■ Supplied material:
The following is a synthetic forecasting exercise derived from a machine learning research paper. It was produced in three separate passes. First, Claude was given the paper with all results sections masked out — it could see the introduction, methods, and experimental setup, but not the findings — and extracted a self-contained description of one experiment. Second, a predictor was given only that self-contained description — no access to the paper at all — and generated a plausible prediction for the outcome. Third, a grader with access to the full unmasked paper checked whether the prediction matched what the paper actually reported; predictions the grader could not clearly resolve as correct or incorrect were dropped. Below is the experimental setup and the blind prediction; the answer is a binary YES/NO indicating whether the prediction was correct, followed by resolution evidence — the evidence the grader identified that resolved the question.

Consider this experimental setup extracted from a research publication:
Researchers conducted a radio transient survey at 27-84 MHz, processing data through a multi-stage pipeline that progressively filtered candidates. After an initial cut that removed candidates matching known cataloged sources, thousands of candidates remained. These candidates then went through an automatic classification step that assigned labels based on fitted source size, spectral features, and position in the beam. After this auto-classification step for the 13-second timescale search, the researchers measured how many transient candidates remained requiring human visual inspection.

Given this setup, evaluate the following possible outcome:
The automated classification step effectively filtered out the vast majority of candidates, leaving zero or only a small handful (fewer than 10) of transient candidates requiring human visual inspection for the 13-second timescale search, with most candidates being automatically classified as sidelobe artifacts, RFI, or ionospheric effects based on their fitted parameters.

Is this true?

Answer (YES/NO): NO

■ Work item: Nothing but the lines from the one with "Given this setup, evaluate" to the last line of the data should appear in the answer, each exactly as it stands.

■ Written answer:
Given this setup, evaluate the following possible outcome:
The automated classification step effectively filtered out the vast majority of candidates, leaving zero or only a small handful (fewer than 10) of transient candidates requiring human visual inspection for the 13-second timescale search, with most candidates being automatically classified as sidelobe artifacts, RFI, or ionospheric effects based on their fitted parameters.

Is this true?

Answer (YES/NO): NO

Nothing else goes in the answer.